If seasonal trends such as sigmoidal curves are observed in one or selected levels of the group_vars, intermittent location shifts are observed.

Persistent trends

As shown in the example above for “USR_482”, persistent trends in one or selected levels of the group_vars imply a systematic change in measurements over time. If a fitted curve exceeds the confidence band of dashed red lines of the overall distribution a severe shift is observed.

Discrete processes

If for one level of the group_vars a complete separation of the LOESS curve compared to all other levels is apparent, systematic differences in measurements are likely which are independent of time.
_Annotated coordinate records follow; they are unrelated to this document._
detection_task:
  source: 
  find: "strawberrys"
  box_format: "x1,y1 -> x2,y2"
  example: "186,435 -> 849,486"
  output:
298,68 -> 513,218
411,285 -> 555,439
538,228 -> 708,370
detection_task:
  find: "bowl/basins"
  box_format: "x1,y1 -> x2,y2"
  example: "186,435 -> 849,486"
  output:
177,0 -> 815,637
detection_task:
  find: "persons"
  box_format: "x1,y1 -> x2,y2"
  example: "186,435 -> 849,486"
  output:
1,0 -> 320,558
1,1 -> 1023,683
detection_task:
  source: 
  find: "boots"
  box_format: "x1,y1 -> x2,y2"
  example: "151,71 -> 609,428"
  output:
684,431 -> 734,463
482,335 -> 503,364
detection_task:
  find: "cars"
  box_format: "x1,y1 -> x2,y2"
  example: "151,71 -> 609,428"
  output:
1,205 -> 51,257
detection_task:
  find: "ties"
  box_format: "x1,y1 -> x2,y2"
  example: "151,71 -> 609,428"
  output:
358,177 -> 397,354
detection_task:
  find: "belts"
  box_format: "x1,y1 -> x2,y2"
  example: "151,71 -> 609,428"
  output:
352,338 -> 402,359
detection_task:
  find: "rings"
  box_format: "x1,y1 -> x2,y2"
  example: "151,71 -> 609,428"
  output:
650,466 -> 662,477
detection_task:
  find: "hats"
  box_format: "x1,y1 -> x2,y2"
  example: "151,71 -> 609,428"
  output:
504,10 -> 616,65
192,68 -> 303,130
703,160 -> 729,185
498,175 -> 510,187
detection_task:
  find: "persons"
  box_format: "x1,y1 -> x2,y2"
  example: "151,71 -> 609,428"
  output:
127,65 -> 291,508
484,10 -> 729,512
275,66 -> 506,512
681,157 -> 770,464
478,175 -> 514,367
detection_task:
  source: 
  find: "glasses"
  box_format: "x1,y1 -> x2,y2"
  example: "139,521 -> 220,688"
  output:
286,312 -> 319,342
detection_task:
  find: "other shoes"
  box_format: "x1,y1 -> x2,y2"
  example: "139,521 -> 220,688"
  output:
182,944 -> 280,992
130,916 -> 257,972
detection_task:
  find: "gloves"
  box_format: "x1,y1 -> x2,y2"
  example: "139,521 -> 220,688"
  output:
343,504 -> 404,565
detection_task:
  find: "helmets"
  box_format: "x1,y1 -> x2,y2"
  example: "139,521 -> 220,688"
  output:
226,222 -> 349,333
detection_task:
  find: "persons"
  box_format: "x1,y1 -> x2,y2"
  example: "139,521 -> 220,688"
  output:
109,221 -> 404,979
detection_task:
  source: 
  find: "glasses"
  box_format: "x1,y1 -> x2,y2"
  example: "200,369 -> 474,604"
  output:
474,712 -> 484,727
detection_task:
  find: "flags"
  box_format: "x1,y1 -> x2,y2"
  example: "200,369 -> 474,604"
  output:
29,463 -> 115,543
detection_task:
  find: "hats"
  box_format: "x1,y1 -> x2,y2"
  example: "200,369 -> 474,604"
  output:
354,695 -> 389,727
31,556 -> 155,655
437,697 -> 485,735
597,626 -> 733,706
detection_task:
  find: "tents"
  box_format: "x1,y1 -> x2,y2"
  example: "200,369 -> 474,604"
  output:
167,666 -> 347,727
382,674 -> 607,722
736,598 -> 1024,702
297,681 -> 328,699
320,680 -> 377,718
Algorithm of the implementation

  1. This implementation is yet restricted to data of type float.
  2. Missing codes are removed from resp_vars (if defined in the metadata)
  3. Deviations from limits, as defined in the metadata, are removed
  4. A linear model is estimated for resp_vars using co_vars for adjustment.
  5. The residuals of the model in (4) are used to fit LOESS for each level of the group_vars statement along with date-values of a time_vars statement.
  6. A summary plot is generated for each level of group_vars.

Limitations

The application of LOESS usually requires model fitting, i.e. the smoothness of a model is subject to a smoothing parameter (span). Particularly in the presence of interval-based missing data (USR_181), high variability of measurements combined with a low number of observations in one level of the group_vars the fit to the data may be distorted. Since our approach handles data without knowledge of such underlying characteristics, finding the best fit is complicated if computational costs should be minimal. The default of LOESS in R uses a span 0.75 which provides in most cases reasonable fits. The function above increases the fit to the data automatically if the minimum of observations in one level of the group_vars is higher than 30.

Concept relations

Cleveland, W.S., Devlin, S.J., and Grosse, E. (1988). Regression by local fitting: Methods, properties, and computational algorithms. Journal of Econometrics 37, 87–114.